I've bought, held and DRIPed1 shares of Bell Canada Enterprises (BCE) since 1985. Over those years the stock price fluctuated, as do all stocks -- even conservative widows and orphans stocks like Ma Bell. But I held fast nonetheless, what Warren Buffett terms, "forever."

May 2000

BCE spins off most of its interest in Nortel Networks (NT.) Based on the price of the new BCE "stub" shares my original investment, despite all the volatility, has grown at a CAR2 of some 11% or 12% over the years. That in itself isn't too shabby an investment.

And now, post-spinoff, BCE will once again pay a healthy 3+% dividend, I'll continue to DRIP the shares and (hopefully) they'll continue to grow. Eventually I expect they'll provide a nice income stream in my retirement.

But wait, there's more!
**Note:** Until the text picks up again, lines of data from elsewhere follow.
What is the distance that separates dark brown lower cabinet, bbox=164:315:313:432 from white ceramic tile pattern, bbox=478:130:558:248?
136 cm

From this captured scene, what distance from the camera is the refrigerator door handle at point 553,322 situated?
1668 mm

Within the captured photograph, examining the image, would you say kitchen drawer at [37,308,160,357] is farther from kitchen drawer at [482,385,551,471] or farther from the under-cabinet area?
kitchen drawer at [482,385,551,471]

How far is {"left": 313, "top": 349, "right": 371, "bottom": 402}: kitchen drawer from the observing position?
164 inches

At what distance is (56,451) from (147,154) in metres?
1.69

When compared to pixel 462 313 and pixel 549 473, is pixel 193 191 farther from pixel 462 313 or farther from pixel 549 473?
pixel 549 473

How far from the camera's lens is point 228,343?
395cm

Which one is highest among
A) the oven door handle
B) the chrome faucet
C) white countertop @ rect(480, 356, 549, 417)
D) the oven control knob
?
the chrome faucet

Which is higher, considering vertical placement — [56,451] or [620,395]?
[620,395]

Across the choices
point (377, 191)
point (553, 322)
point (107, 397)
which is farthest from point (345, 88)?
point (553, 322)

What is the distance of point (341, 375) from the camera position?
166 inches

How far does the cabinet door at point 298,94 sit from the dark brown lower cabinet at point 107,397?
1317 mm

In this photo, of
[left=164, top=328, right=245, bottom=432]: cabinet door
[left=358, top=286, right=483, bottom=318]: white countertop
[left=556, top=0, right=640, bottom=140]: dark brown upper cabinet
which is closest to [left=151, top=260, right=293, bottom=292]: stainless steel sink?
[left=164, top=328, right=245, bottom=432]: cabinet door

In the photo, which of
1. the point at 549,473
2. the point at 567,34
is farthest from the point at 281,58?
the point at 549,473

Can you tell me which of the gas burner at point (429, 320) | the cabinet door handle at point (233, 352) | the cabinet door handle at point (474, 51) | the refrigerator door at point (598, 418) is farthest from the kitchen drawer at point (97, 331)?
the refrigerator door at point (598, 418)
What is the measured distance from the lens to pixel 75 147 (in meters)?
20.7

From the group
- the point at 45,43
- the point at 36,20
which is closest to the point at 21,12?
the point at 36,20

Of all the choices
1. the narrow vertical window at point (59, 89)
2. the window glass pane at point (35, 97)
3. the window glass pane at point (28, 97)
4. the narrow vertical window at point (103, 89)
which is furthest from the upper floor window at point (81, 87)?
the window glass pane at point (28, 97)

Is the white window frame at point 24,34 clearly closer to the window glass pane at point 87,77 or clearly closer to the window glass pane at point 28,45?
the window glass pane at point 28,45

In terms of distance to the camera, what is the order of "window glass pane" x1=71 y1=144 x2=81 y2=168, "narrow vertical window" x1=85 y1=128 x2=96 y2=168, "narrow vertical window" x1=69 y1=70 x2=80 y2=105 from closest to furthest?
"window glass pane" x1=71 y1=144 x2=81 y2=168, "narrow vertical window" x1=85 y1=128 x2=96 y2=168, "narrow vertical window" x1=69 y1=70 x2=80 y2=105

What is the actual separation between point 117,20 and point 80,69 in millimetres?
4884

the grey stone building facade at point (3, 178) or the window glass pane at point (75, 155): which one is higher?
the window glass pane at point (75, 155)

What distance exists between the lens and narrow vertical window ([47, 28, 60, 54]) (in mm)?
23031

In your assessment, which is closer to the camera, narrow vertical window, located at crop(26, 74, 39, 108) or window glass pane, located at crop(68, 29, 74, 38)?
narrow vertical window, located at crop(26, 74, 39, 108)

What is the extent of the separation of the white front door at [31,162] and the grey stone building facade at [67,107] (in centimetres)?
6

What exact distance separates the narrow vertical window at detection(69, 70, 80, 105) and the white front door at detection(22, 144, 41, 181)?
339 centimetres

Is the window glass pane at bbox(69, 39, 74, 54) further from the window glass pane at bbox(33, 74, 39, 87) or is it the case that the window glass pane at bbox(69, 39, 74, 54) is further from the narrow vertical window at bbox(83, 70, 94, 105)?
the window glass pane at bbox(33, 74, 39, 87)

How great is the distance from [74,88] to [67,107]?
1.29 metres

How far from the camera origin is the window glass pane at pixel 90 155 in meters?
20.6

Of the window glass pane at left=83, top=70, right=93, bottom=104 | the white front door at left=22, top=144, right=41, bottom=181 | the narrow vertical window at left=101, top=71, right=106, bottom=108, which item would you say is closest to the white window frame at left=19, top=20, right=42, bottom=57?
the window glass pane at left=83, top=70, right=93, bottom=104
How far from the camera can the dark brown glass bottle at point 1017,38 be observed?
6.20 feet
As a bonus, they're throwing in a whack of NT shares for free. Not only free, but the transfer is also tax free.

Now realize that these freebie shares have a market value that's more than 3 times the BCE stub shares. And they're in a market-leading new economy stock. Now that is not too shabby either, considering the cost.
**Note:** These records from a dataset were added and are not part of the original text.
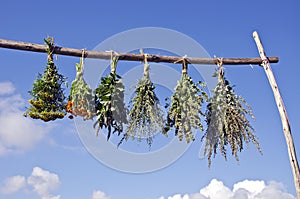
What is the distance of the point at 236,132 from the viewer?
154 inches

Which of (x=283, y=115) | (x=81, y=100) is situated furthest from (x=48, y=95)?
(x=283, y=115)

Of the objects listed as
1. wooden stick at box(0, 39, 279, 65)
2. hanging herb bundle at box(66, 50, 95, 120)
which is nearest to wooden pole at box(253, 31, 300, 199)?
wooden stick at box(0, 39, 279, 65)

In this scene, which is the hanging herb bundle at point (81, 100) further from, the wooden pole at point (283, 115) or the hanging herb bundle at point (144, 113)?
the wooden pole at point (283, 115)

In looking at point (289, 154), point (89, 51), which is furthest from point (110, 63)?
point (289, 154)

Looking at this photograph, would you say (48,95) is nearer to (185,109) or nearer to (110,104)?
(110,104)

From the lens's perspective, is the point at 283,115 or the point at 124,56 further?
the point at 283,115

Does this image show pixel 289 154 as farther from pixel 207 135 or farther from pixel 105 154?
pixel 105 154

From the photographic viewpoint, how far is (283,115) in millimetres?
4227

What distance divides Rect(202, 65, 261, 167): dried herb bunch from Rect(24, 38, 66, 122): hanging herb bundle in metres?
1.30

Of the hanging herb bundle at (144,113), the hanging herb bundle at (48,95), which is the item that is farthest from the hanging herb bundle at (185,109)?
the hanging herb bundle at (48,95)

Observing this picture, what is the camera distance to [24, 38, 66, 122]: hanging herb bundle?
3.53m

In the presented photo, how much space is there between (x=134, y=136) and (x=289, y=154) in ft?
Result: 4.72

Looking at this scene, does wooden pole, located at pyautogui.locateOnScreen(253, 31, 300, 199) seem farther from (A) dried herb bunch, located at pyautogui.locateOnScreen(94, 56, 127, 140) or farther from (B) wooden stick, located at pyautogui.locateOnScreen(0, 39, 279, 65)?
(A) dried herb bunch, located at pyautogui.locateOnScreen(94, 56, 127, 140)

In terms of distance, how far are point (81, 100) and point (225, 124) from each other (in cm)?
125
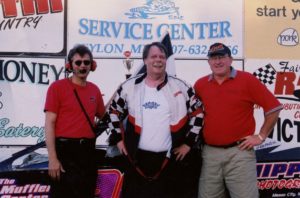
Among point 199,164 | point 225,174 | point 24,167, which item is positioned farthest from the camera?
point 24,167

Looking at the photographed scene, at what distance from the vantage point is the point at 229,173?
2785 mm

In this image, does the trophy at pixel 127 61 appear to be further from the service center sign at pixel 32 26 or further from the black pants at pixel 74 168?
the black pants at pixel 74 168

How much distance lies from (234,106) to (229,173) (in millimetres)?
527

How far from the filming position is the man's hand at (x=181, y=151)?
109 inches

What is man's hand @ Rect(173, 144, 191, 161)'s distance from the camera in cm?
277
So who cares if the new generation of hyperactive day-traders think that those who "buy and hold forever" are just a bunch of old fogies? Well we patient old fogies prefer to invest in new economy stocks the "old fashioned way.3"

March 2001

Since I wrote this page last year, Nortel shares rose from about $80 at spinoff to a high of about $124 in August. Then following the crash in technology stocks that started in the fall of 2000 they're now going for only a fraction of their peak price.

Is that a disaster? Perhaps, considering that I could have sold the shares in the summer. But then again, maybe not.
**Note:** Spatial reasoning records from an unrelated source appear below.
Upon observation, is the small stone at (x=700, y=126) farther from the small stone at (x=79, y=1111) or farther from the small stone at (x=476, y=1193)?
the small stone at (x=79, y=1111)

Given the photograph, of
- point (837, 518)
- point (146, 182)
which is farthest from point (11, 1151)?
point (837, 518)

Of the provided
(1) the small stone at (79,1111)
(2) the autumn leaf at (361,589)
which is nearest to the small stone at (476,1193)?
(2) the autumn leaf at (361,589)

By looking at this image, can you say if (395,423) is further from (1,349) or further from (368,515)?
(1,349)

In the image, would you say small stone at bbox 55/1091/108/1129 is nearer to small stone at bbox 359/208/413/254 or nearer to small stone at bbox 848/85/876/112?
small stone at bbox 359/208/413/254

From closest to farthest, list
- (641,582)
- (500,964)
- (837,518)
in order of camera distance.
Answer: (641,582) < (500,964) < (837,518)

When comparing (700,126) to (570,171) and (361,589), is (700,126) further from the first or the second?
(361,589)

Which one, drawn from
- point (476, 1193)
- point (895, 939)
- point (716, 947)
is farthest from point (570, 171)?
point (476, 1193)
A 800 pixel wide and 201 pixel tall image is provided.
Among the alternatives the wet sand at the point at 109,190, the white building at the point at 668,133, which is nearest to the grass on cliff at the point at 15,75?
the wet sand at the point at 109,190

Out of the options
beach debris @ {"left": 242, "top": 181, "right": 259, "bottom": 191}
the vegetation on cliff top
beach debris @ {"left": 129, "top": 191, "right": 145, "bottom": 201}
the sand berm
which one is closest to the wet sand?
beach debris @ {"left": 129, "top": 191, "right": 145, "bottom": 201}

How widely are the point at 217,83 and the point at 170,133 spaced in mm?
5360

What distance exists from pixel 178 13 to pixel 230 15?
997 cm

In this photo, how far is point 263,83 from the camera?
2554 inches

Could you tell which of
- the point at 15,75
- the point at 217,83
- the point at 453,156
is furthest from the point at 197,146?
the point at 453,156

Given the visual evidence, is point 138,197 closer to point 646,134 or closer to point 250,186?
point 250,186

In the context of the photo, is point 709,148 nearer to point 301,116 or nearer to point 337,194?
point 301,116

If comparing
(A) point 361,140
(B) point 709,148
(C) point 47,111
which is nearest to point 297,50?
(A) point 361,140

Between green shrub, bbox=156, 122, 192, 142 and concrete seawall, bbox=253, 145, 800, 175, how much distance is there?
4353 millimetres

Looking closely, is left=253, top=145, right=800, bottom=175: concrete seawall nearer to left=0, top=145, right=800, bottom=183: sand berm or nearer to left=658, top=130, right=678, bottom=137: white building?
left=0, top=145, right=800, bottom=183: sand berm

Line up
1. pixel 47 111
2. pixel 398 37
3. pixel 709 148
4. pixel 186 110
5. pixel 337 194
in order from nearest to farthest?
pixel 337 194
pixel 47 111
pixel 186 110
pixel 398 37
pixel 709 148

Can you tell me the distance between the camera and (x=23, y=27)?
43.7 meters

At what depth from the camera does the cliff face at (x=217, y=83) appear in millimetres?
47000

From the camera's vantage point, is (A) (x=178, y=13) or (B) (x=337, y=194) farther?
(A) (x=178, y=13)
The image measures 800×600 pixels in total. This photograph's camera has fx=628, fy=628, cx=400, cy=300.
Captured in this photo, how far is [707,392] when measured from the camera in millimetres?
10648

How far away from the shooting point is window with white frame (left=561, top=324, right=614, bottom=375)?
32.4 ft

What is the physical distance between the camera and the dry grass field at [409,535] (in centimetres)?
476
My original BCE purchase in early 1985 was 100 shares at $37 for a total investment of $3,700. There must have been some a brokerage fee, but since I can't find the trade confirmation slip, let's ignore it. In any case, since then, including reinvested dividends and stock splits -- but no further stock purchases -- I now have 452 shares of BCE (recent price ~$37) and 693 shares of NT (recent price ~$25.) Let's see how I've done, even after NT's fall from grace.

Current market value: 452 shares x $37 = $16,724
Compounded annual return: ($16,724 / $3,700) 1/16 ~= 1.098

So the BCE shares alone have appreciated at a CAR of 9.8%.

Current market value: (693 shares x $25) + $16,724 = $34,049
Compounded annual return: ($34,049 / $3,700)1/16 ~= 1.149

So the original BCE shares, including the "free" NT shares from the spinoff, have still managed to appreciate at a CAR of nearly 15%. Contrast that with the TSE 100 total return index which managed to return only about 11% CAR.

The only "disaster" here is that I didn't buy more shares back in 1985 :-(

update May 2001

According to their website, Nortel closed on 03May01 at CA$24.45 per share.

The split-adjusted share prices of Nortel 5, 10 and 15 years ago were $8.78, $5.17 and $2.61, respectively. The CARs over those periods, ignoring dividends, were 22.7%, 16.9% and 16.1%.

For comparison, the TSE 100 index CARs, including dividends, were 11.0% over both 5 and 10 years ending 30Apr01 and 10.9% over 15 years ending 31Dec00.

1. Dividend Re-Investment Plan
2. Compounded Annual Return
3. A phrase made famous in ads by US broker Smith Barney.